Sinte-RN cobra explicações do Governo após remanejamento de R$ 25,7 milhões da Educação

Membros do Sinte-RN em reunião de assembleia para discutir orçamento da educação no Rio Grande do Norte.
Sindicato dos Trabalhadores em Educação Pública do Rio Grande do Norte cobra transparência em remanejamento orçamentário.

Sindicato contesta a retirada de verbas da Seec-RN para pagamentos no MPRN e exige transparência sobre o impacto na folha de pagamento e investimentos escolares.

O Sindicato dos Trabalhadores em Educação Pública do Rio Grande do Norte (Sinte-RN) exige explicações formais do Governo do Estado sobre o remanejamento de R$ 25,712 milhões do orçamento da Secretaria de Estado da Educação (Seec-RN). A medida, que visa custear benefícios remuneratórios a integrantes do Ministério Público do Rio Grande do Norte (MPRN), gerou apreensão sobre a manutenção de investimentos na rede estadual de ensino, conforme reportado pela TRIBUNA DO NORTE em 31 de julho.

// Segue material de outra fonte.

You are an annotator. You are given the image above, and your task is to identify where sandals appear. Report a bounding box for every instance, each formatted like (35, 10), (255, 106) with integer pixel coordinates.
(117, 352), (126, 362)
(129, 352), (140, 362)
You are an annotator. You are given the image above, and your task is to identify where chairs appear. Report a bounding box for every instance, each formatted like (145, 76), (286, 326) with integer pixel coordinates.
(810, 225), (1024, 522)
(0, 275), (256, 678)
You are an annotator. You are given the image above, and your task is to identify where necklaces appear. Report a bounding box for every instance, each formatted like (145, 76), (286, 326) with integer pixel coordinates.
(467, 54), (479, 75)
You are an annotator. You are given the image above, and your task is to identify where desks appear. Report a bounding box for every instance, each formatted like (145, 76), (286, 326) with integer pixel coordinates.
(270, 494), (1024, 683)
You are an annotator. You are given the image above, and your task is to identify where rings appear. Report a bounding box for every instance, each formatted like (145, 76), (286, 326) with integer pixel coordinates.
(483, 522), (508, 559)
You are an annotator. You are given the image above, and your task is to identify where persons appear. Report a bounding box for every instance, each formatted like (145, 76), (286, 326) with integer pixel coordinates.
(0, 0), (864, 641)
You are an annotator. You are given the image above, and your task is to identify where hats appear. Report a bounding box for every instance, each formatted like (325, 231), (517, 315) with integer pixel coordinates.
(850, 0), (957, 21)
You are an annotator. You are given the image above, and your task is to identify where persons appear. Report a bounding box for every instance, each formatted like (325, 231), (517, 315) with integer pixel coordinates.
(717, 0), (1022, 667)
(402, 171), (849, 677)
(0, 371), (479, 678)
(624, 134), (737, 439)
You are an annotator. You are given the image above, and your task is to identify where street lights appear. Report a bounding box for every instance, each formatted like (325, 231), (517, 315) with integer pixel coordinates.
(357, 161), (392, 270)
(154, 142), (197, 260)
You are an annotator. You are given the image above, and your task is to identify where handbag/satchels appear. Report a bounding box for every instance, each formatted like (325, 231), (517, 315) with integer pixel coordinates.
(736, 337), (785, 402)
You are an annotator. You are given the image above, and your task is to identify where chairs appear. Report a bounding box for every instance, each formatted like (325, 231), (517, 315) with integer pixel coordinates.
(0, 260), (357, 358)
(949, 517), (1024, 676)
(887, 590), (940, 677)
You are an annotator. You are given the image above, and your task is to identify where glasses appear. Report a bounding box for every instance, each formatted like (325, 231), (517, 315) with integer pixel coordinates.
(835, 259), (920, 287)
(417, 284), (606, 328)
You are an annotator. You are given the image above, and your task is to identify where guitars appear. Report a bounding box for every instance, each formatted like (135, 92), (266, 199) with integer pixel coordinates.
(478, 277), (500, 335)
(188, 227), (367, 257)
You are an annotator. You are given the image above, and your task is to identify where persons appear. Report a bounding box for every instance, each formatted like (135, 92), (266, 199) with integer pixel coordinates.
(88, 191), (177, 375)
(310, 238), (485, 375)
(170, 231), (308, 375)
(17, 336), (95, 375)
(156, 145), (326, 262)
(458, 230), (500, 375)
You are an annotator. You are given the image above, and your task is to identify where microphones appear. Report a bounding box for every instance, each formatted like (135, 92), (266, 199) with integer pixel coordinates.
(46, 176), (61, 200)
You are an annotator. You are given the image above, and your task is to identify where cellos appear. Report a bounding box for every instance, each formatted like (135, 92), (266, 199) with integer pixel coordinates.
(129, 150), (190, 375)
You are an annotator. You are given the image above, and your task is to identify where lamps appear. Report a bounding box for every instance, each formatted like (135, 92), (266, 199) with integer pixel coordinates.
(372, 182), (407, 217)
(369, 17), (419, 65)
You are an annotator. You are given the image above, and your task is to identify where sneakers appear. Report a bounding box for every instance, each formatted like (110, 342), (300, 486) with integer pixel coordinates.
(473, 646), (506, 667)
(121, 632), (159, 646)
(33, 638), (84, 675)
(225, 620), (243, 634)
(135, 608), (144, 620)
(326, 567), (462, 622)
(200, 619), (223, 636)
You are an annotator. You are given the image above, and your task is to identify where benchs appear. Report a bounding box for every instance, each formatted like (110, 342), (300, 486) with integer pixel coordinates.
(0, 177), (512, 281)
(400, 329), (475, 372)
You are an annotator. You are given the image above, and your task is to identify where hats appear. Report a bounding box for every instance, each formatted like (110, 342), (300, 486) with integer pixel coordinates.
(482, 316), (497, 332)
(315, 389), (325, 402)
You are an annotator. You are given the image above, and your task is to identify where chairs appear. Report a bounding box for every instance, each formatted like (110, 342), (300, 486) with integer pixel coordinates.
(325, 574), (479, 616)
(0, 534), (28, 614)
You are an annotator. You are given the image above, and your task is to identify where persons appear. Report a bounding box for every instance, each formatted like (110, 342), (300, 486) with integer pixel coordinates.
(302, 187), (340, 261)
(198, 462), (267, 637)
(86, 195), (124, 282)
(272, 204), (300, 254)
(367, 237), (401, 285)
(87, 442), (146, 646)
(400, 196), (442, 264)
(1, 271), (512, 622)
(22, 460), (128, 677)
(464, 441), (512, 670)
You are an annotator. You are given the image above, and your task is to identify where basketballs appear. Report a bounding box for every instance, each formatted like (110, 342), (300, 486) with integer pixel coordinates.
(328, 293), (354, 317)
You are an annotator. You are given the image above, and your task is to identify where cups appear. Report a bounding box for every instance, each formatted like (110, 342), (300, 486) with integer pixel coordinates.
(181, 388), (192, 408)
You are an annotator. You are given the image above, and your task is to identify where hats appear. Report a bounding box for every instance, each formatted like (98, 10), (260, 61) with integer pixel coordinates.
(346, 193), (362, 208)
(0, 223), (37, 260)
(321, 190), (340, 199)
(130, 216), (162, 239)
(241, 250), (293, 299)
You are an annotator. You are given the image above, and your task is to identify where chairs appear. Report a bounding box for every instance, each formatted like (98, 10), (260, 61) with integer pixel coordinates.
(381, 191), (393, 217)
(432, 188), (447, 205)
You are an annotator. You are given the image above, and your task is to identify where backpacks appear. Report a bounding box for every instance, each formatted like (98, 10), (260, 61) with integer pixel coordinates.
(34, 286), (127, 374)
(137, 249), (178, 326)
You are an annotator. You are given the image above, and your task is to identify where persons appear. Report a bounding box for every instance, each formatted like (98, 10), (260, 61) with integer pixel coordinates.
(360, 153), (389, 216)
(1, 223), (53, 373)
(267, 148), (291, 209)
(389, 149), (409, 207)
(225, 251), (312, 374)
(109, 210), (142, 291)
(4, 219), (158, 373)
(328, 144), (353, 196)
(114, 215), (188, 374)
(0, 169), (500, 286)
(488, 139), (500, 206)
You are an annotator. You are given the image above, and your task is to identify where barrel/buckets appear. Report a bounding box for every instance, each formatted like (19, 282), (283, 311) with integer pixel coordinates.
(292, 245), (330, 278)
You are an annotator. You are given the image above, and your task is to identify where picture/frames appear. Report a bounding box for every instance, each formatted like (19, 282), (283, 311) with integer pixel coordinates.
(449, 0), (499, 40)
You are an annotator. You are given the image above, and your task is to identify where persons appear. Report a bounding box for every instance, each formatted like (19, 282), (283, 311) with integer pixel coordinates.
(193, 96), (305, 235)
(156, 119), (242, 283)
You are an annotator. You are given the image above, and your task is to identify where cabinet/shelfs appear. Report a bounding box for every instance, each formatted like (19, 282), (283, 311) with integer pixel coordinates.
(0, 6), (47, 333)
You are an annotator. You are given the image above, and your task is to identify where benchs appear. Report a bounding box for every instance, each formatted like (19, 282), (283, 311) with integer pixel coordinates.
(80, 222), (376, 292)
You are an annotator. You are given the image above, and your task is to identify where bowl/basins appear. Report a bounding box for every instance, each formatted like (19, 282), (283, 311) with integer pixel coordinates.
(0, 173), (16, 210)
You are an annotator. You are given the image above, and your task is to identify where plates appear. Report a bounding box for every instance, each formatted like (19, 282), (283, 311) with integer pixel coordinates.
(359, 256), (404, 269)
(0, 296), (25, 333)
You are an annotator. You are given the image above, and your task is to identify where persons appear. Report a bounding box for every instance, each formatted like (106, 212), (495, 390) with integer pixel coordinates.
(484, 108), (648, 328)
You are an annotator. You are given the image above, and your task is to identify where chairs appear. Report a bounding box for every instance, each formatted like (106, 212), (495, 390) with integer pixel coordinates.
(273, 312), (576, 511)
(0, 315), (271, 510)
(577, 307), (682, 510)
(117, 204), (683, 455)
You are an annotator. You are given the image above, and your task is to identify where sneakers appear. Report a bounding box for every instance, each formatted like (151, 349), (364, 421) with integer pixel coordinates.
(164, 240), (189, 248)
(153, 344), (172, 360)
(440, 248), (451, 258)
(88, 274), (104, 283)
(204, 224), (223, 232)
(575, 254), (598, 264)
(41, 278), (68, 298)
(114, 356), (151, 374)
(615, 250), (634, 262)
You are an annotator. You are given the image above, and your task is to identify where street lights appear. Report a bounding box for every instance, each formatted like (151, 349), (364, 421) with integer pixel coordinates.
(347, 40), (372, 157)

O coordenador do Sinte-RN, Bruno Vital, manifestou contrariedade à movimentação financeira, destacando que os recursos deveriam ser aplicados exclusivamente na valorização e estrutura da rede pública. A entidade busca esclarecimentos sobre o destino original do montante e a efetiva recomposição orçamentária prometida pelo Executivo estadual. A urgência da pauta é amplificada pelo fato de o valor retirado equivaler, aproximadamente, a uma folha de pagamento referente ao retroativo do Piso do Magistério de 2026, obrigação ainda pendente com a categoria.

Em ofício protocolado na última terça-feira (4) junto à Seec-RN, o Sindicato solicitou detalhes sobre o ato legal que autorizou a mudança, a justificativa técnica e o possível impacto em gratificações e programas educacionais. Durante assembleia realizada na quinta-feira (6), os trabalhadores reafirmaram a disposição de pressionar por audiências nas secretarias da Educação e da Fazenda para garantir que o remanejamento não comprometa direitos trabalhistas ou o funcionamento das unidades de ensino.

O Governo do Estado mantém a posição de que a operação foi técnica, baseada em projeções de execução orçamentária, e que haverá recomposição integral dos valores, sem prejuízos aos projetos da Educação. A gestão assegura que a medida não afeta a folha de pagamento ou o planejamento das despesas correntes da pasta.